Zoe Leonard, detail from "Al Río/To the River," 2016–21. Gelatin silver prints. Copyright the artist
This project presents an exhibition of photographs of the Rio Grande/Río Bravo, charting the 1,200-mile section of the river which is used to demarcate the international boundary between Mexico and the United States. Comprised of over 500 photographs taken from 2016 onward, the work engages in a sustained observation of the water, surrounding landscape, and built environment including the towns, cities, factories, and infrastructure projects—dams, levees, bridges, irrigation trenches, pipelines, fences, gates, border checkpoints, and detention facilities—built alongside, over, and through the riverbed. Viewed from multiple vantage points, the river is considered as a natural feature, a water resource, a political border, and an inhabited region. The exhibition searches into layered histories, complex relationships, and the interconnectedness of life on both sides of the watershed.
Zoe Leonard is an American artist working with photography, sculpture, and site-specific installation. Leonard has exhibited widely since the early 1990s. In 2018, a midcareer retrospective was presented by the Whitney Museum of American Art, New York and the Museum of Contemporary Art, Los Angeles. Selected solo shows include the Museum of Modern Art, New York; Camden Arts Center, London; Chinati Foundation, Marfa, Texas; Museo Reina Sofia, Madrid; Kunsthalle Basel; Vienna Secession; Museum Moderner Kunst Stiftung Ludwig, Vienna; Dia Art Foundation, Beacon, NY; and Philadelphia Museum of Art.
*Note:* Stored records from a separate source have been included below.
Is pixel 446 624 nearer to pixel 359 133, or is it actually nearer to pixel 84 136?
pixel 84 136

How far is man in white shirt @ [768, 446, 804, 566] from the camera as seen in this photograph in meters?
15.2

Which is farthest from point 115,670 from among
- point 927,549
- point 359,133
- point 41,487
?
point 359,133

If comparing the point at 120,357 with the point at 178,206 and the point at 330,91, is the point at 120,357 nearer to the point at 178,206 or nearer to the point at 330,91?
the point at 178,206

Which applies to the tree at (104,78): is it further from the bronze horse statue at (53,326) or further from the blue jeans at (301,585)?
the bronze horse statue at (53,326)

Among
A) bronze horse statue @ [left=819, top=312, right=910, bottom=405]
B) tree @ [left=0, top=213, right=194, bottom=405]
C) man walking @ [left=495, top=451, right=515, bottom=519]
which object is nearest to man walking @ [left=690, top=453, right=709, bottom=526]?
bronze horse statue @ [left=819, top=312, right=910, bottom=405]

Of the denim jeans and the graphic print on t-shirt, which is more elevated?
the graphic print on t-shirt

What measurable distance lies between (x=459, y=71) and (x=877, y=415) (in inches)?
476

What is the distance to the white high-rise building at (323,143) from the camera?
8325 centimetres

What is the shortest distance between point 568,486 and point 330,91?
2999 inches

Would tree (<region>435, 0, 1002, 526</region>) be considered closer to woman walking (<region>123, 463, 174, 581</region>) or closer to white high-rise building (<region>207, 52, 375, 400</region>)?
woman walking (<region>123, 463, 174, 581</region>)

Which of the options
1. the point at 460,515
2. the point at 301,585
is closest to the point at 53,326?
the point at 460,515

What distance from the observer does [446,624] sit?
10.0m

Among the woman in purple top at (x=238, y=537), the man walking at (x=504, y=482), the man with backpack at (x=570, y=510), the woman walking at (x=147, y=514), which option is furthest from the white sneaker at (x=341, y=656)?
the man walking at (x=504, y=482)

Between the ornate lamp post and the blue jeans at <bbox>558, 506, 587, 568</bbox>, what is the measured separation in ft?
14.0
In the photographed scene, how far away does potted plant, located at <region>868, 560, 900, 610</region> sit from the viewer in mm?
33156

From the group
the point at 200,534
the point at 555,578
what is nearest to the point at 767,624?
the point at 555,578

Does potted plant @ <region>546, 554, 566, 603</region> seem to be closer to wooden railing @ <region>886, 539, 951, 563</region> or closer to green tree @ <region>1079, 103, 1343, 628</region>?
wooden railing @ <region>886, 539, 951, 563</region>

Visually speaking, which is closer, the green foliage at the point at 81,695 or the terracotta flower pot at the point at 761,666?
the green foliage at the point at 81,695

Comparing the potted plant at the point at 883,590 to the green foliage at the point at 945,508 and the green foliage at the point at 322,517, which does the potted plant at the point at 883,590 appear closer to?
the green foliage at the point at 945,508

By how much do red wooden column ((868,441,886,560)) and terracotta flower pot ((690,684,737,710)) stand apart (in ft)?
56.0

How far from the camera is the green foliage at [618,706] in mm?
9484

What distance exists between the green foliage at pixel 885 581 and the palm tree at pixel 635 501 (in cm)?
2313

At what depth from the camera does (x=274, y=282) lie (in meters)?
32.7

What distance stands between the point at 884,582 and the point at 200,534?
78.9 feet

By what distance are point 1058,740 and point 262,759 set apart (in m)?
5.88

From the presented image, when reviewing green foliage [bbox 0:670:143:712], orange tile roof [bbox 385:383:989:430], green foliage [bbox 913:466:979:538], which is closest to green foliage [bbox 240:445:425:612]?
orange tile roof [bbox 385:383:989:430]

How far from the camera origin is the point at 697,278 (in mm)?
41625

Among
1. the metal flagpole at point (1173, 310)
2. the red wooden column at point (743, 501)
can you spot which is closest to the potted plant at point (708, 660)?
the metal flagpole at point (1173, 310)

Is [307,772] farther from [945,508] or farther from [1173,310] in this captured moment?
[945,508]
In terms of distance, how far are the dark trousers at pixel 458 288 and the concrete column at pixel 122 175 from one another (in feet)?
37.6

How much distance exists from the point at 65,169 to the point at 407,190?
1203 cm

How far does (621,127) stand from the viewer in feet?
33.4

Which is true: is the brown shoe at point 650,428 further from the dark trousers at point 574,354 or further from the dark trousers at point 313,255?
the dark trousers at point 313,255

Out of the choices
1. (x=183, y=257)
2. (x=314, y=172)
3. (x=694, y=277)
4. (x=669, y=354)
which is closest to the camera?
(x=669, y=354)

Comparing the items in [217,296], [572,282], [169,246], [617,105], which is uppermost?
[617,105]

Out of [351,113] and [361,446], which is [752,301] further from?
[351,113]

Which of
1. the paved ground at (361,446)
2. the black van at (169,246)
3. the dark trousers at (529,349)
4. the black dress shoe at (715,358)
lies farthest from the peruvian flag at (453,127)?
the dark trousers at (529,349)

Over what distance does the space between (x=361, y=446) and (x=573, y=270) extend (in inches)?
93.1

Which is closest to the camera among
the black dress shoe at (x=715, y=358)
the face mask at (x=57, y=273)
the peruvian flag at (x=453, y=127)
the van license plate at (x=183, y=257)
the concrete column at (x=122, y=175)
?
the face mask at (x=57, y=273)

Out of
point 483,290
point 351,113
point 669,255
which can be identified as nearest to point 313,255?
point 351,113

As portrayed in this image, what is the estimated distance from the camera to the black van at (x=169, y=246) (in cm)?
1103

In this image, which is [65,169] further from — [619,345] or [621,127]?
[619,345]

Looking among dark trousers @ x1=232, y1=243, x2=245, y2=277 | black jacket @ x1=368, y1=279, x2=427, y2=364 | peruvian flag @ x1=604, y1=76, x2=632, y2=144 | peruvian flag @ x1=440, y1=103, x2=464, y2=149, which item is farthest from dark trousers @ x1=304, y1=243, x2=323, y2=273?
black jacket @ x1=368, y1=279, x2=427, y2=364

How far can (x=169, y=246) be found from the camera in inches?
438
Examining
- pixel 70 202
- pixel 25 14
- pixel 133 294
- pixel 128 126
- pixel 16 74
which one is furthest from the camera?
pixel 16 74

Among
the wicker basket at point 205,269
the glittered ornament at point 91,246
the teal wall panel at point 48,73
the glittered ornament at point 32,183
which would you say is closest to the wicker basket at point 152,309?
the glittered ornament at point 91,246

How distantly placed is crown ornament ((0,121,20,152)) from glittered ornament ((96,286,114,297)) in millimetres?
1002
Leonard has participated in International group shows such as the 2018 Carnegie International, Documenta IX, Documenta XII, and Whitney Biennials in 1993, 1997 and 2014. Leonard taught in the graduate program at Bard College, serving as cochair of photography from 2011–15, and has been a visiting artist and guest lecturer at numerous institutions in the US and abroad.